🤖 AI Summary
This work addresses the performance limitations of existing CNNs and Transformers in long-form video action detection, which stem from feature redundancy and insufficient global temporal modeling. To overcome these challenges, the authors propose an Efficient Spatio-Temporal Focusing Adapter (ESTF Adapter), seamlessly integrated between layers of a pretrained vision backbone, coupled with a Temporal Boundary-aware State Space Model (TB-SSM) for precise temporal modeling. This approach significantly enhances the capacity to capture long-range dependencies and accurately localize action boundaries while maintaining computational efficiency. Experimental results demonstrate that the proposed framework consistently outperforms current state space models and other leading methods across multiple benchmarks, achieving notable improvements in both action localization accuracy and robustness.
📝 Abstract
Temporal human action detection aims to identify and localize action segments within untrimmed videos, serving as a pivotal task in video understanding. Despite the progress achieved by prior architectures like CNN and Transformer models, these continue to struggle with feature redundancy and degraded global dependency modeling capabilities when applied to long video sequences.
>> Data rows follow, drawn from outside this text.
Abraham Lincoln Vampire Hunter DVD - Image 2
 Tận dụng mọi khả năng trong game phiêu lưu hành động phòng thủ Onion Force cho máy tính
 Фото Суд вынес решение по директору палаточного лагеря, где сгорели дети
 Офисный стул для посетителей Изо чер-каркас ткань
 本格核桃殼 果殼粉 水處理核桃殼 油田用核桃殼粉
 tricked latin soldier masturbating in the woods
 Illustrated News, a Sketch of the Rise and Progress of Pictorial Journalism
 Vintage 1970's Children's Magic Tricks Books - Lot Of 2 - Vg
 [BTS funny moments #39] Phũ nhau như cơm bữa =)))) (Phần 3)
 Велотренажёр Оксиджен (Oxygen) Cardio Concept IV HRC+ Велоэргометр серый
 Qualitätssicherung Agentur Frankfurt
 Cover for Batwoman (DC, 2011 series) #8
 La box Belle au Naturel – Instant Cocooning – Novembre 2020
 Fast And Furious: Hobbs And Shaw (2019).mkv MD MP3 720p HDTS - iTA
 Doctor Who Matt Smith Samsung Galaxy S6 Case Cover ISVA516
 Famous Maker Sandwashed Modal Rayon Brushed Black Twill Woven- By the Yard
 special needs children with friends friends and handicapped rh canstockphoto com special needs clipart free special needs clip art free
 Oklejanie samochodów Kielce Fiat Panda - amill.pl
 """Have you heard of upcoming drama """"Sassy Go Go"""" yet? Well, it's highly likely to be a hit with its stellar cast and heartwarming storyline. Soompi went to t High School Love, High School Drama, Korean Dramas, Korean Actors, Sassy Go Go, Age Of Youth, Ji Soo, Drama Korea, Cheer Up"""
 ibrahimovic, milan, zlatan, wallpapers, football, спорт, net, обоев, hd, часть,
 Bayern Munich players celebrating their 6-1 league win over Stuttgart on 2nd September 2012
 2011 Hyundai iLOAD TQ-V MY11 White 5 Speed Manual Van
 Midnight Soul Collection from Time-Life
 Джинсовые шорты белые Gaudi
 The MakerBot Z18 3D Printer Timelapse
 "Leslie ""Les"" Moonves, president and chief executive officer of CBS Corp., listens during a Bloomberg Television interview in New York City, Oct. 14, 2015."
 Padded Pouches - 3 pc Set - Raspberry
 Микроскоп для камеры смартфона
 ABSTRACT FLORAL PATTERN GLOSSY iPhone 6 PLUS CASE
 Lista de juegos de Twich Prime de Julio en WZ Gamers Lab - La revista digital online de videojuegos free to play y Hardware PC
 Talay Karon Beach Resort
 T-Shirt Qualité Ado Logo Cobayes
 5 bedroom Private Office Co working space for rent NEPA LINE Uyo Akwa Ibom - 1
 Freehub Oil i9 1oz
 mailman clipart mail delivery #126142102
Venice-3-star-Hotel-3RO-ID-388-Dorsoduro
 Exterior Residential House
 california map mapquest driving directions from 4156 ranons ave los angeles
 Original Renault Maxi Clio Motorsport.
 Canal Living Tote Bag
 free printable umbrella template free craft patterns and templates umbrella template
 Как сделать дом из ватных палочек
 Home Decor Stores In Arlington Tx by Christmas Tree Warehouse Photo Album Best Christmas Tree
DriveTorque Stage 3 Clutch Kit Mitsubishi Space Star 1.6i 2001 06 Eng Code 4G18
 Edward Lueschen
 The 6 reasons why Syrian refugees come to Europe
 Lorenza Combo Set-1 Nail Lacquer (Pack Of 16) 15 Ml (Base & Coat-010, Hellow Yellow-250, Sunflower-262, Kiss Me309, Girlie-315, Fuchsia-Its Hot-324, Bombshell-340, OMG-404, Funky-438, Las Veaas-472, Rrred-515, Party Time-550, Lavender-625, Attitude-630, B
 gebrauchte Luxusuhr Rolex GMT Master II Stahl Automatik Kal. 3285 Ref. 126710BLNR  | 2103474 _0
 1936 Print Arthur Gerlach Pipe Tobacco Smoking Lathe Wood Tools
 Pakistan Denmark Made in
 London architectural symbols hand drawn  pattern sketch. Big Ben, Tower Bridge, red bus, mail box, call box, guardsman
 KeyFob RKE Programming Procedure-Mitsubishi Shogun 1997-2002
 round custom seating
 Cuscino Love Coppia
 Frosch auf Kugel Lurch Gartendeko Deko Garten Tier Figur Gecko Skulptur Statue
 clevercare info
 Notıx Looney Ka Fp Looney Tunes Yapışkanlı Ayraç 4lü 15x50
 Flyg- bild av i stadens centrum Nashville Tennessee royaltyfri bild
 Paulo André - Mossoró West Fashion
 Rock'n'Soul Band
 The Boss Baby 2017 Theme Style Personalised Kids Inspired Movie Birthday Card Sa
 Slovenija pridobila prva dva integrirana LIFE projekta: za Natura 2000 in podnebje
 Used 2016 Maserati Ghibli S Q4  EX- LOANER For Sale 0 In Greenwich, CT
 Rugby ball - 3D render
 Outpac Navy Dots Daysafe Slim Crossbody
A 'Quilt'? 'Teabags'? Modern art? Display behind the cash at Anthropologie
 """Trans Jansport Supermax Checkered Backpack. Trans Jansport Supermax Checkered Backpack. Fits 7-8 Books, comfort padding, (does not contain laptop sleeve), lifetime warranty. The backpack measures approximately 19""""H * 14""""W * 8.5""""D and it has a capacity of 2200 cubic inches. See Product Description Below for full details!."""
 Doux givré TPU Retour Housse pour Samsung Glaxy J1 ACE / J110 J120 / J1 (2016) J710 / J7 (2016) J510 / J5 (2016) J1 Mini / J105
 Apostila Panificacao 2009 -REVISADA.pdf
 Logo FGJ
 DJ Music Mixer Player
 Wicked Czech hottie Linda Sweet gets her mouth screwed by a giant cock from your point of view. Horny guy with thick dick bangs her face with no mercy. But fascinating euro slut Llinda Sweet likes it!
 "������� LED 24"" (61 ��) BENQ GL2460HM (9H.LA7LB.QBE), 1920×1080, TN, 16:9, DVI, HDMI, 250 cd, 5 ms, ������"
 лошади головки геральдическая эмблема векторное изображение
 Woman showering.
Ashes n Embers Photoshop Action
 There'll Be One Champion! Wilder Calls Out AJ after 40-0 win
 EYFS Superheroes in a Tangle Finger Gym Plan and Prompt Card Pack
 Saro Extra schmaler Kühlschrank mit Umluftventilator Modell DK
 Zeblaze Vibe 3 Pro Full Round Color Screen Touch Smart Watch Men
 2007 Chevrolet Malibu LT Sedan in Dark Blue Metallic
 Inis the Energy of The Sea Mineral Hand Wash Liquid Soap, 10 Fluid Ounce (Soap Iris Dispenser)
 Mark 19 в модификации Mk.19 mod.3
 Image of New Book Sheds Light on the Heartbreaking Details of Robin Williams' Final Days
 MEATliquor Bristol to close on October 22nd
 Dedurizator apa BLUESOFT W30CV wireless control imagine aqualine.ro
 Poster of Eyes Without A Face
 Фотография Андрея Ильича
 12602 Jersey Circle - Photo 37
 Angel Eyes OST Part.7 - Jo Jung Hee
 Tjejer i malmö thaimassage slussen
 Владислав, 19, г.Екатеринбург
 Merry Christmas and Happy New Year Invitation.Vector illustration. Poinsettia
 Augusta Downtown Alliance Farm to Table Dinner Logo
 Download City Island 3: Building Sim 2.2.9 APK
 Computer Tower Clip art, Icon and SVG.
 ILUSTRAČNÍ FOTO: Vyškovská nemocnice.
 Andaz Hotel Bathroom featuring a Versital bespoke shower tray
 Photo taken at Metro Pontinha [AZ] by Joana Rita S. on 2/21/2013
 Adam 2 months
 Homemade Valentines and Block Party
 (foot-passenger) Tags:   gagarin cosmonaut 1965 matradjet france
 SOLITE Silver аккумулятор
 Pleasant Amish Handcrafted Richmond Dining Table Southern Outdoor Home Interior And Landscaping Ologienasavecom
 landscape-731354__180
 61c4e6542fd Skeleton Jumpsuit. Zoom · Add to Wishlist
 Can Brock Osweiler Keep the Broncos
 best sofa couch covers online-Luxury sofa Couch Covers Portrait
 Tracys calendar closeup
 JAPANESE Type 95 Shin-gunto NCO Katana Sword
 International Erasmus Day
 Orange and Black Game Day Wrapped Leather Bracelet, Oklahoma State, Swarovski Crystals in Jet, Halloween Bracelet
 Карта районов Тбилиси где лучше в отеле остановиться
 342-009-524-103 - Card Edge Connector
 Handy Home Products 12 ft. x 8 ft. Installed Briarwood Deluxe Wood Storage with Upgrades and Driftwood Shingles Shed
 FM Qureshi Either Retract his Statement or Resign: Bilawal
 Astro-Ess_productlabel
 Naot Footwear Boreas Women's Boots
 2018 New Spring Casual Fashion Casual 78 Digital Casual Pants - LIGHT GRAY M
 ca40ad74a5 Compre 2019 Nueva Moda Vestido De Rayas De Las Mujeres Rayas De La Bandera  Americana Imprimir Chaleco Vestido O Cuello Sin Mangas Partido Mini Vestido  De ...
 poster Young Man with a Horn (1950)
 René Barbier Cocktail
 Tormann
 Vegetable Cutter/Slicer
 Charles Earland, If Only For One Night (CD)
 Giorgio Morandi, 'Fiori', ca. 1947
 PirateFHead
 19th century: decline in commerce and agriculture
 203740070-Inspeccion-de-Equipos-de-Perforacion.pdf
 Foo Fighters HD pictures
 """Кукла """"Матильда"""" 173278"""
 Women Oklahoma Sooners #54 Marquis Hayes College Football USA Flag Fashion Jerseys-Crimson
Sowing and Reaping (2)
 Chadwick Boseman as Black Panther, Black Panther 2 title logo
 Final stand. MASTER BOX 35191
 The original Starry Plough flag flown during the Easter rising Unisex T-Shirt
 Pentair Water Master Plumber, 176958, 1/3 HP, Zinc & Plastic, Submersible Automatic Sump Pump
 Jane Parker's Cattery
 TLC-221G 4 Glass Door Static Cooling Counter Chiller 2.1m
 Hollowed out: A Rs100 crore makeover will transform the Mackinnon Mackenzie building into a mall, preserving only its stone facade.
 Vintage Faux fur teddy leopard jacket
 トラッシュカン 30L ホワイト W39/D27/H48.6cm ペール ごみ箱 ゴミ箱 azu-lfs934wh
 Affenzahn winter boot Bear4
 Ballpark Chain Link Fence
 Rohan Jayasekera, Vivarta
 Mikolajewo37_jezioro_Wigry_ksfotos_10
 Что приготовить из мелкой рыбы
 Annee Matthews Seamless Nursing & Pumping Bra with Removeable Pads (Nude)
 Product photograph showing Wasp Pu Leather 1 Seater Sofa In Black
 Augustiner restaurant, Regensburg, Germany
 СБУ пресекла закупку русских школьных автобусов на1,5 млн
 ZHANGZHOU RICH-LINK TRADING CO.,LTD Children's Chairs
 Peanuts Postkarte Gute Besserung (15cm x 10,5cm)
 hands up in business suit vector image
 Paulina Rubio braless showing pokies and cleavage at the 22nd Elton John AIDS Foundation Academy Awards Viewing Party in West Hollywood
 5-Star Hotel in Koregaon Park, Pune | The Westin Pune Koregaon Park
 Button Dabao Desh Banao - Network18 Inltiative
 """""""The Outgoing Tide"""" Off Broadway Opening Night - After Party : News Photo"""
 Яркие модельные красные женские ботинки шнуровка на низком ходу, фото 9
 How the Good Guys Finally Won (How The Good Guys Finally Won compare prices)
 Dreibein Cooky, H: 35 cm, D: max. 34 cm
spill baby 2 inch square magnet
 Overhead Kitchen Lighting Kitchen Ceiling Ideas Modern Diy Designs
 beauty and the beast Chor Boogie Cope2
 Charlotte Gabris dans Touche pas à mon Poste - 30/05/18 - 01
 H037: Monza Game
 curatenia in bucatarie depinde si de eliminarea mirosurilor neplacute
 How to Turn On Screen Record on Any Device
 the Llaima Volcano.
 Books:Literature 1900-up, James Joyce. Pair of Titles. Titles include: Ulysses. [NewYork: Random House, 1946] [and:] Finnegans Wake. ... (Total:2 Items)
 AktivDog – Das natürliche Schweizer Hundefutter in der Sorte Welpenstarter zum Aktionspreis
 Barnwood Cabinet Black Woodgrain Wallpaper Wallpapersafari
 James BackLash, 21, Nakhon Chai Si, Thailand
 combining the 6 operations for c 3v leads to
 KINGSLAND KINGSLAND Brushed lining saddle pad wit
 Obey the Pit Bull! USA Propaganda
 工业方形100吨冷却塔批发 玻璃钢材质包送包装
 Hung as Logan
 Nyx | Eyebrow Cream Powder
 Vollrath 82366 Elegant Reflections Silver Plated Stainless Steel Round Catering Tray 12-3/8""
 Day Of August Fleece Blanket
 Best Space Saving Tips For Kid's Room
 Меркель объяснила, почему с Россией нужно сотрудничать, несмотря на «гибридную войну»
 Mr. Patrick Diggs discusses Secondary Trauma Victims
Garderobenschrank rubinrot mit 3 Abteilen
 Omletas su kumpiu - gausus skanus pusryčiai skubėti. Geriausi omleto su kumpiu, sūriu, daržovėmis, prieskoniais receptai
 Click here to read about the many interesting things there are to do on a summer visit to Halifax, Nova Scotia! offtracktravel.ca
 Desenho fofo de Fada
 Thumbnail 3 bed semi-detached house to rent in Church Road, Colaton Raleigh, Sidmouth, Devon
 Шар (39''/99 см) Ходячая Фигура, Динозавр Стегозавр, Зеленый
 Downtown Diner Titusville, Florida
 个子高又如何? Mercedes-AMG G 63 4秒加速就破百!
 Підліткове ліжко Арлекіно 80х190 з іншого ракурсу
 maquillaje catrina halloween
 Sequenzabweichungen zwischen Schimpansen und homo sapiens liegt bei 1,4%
These limitations severely constrain their scalability in real-world video analysis. State Space Models (SSMs) offer a promising alternative with linear long-term modeling and robust global temporal reasoning capabilities. Rethinking the application of SSMs in temporal modeling, this research constructs a novel framework for video human action detection. Specifically, we introduce the Efficient Spatial-Temporal Focal (ESTF) Adapter into the pre-trained layers. This module integrates the advantages of our proposed Temporal Boundary-aware SSM(TB-SSM) for temporal feature modeling with efficient processing of spatial features. We perform comprehensive and quantitative analyses across multiple benchmarks, comparing our proposed method against previous SSM-based and other structural methods. Extensive experiments demonstrate that our improved strategy significantly enhances both localization performance and robustness, validating the effectiveness of our proposed method.